A British expert claims that Tracey Emin’s most famous artwork, My Bed (1998), was never actually slept in by the artist. Consisting of Emin’s bed, dirty underwear, cigarette butts, vodka bottles, and boxes of contraceptive pills, the artwork was created by the artist after she spent four days in it recovering from a breakup.
According to Martin Kemp, who spoke to the Sunday Times about his multiple viewings of the work, the manner in which the bed’s sheets have been arranged do not correspond to the creases that would be formed by a person laying down and sleeping in it. Similarly, he suggests that the pillows are not dented the way they would be if someone’s head had rested on them.
The work was sold to German count Christian Duerckheim for £2.5 million ($4.3 million) at Christie’s London this July (see Christie’s Rides Tracey Emin’s Bed to £99 Million Night).
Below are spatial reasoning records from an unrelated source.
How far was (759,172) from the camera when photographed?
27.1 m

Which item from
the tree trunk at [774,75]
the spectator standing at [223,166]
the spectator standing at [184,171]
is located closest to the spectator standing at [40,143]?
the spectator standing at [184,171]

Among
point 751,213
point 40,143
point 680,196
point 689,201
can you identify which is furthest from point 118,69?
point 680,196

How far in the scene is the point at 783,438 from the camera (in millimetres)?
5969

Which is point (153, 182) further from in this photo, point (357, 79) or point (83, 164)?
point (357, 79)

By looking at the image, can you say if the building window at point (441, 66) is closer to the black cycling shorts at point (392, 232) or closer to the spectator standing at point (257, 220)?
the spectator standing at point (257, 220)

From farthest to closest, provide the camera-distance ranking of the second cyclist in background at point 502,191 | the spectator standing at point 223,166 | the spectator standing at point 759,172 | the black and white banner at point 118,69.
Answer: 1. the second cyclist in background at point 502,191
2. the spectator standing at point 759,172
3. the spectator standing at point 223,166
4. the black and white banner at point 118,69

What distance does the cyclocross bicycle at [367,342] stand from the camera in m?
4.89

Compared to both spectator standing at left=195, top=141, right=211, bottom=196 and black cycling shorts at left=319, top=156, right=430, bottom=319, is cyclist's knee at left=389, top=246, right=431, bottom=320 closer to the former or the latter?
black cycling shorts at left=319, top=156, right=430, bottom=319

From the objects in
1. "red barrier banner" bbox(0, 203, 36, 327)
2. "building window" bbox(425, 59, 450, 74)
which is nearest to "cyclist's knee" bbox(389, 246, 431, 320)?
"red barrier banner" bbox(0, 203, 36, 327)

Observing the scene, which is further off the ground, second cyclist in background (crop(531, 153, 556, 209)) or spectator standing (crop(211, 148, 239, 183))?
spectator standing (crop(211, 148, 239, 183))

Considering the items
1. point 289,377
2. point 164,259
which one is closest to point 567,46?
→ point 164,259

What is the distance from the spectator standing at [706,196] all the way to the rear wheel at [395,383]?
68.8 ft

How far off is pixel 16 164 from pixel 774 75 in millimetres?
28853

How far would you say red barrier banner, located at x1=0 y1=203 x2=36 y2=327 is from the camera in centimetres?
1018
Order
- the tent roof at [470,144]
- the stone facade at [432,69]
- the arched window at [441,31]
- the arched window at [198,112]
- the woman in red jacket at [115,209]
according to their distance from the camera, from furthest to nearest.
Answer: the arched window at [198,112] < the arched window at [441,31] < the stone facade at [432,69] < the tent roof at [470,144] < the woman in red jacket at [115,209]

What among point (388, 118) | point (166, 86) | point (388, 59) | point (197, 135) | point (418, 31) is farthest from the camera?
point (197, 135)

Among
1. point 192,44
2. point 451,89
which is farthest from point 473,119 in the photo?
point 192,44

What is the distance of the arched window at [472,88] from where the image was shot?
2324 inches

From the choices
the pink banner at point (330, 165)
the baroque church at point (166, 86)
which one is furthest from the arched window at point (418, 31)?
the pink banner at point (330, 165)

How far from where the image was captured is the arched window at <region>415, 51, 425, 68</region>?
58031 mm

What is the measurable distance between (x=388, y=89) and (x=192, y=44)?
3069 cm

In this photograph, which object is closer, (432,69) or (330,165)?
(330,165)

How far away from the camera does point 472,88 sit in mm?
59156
The collector subsequently placed the work on loan to Tate for a minimum of 10 years.
Kemp is an expert on Leonardo da Vinci and a professor emeritus of art history at Oxford University, a background that has clearly shaded his view of the work. Speaking to the Times, he explained: “Look at the various incarnations of My Bed and it’s clear that the detritus of Emin’s legendary four days in bed has been reconfigured a good deal […] It’s not just some things not arranged scrupulously, which is fine. They’re actually different items.”
Emin did not dispute Kemp’s claims, telling the paper that the bed itself was from her apartment. She suggested that the exact arrangement of the piece and items presented were intended to evoke the idea of her four days in bed rather than recreating the experience in exacting detail.